Installing Elasticsearch, Kibana, and APM Server

This first stage of the Environment Watch and/or Data Grid Audit setup involves installing required third-party software from the Elastic stack. There are three Elastic components used for these two products:

Elastic component	Environment Watch	Data Grid Audit
Elasticsearch	Required	Required
Kibana	Required	Recommended but optional
APM Server	Required	Not used

When you complete stage 1, there will be no integration between any of the Elastic components and Relativity when you complete this step. The integration will be set up during stage 2. Within stage 1, you will first set up and verify your Elasticsearch cluster and then proceed to set up Kibana and/or APM Server depending on whether you are configuring Environment Watch, Data Grid Audit, or both.

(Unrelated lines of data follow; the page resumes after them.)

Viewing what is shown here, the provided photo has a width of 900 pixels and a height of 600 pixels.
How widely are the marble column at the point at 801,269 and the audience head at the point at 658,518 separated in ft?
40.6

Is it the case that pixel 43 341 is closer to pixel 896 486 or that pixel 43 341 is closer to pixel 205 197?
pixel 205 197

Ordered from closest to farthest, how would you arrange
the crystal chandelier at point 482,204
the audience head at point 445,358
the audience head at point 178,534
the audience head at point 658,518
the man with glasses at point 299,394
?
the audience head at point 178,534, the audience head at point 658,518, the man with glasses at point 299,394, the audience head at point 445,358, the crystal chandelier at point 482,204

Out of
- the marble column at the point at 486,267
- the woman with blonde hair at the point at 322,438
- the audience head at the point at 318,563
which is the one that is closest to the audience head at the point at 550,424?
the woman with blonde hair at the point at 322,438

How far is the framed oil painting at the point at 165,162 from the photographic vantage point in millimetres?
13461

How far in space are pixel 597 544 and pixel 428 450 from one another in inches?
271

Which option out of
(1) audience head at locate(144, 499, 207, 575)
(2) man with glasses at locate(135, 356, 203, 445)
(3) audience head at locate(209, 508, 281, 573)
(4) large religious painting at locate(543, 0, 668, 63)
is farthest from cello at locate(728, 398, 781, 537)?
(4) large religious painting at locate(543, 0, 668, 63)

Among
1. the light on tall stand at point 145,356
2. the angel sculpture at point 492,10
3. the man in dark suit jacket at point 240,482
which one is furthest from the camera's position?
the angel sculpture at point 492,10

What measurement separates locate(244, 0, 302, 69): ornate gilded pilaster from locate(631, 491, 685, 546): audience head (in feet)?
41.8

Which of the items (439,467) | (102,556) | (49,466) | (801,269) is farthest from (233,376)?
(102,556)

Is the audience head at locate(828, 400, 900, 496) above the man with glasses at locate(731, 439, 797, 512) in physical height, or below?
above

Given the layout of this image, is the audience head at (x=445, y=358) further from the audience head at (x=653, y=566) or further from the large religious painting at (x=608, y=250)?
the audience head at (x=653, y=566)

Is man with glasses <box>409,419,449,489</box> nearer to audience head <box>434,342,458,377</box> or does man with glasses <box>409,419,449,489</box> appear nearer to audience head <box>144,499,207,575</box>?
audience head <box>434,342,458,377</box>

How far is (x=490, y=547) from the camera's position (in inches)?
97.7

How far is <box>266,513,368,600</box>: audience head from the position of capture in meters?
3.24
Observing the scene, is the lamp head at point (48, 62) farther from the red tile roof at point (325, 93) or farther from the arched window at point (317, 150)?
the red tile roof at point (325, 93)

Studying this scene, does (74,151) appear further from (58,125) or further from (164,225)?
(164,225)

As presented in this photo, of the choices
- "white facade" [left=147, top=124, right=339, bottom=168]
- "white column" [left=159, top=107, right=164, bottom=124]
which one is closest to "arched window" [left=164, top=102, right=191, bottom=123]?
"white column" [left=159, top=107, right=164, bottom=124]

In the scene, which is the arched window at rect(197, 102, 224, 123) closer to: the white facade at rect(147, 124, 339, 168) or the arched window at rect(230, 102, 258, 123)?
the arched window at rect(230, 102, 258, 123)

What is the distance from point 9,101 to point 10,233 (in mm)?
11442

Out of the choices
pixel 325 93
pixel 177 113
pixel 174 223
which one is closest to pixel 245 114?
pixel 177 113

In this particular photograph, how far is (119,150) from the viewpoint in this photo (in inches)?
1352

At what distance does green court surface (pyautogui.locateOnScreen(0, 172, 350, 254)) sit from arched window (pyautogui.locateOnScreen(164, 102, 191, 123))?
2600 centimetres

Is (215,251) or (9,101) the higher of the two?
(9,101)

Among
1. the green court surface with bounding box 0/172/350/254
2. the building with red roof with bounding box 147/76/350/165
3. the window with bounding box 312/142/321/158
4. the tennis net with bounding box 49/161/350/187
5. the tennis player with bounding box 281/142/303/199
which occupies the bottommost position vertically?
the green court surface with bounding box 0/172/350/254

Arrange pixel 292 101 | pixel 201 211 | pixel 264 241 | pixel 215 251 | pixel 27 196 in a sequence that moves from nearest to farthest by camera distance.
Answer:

Stage 1 of this installation guide is based on a scenario where you are configuring a single shared Elasticsearch cluster to use for both Environment Watch and Data Grid Audit in a Tier 1 (Small) Relativity Server environment. The System Requirements section below includes additional details on software and hardware requirements based on the size of your Relativity Server environment and whether you are setting up Environment Watch, Data Grid Audit, or both.

Before you start, we will cover some key Elastic stack concepts.

Elastic Key Concepts

Elasticsearch

Elasticsearch is a distributed search and analytics engine, scalable data store, and vector database built on Apache Lucene. It’s optimized for speed and relevance on production-scale workloads.

Elasticsearch Cluster

Elasticsearch is built on a distributed architecture made up of many servers or nodes. An Elasticsearch cluster is a group of one or more node instances that are connected together. Clustering enables Elasticsearch nodes to work together to ensure high availability when one or more nodes are down. An Elasticsearch cluster can continue operating normally if some of its nodes are unavailable or disconnected, as long as there are enough well-connected nodes to ensure high resilience and improved search performance.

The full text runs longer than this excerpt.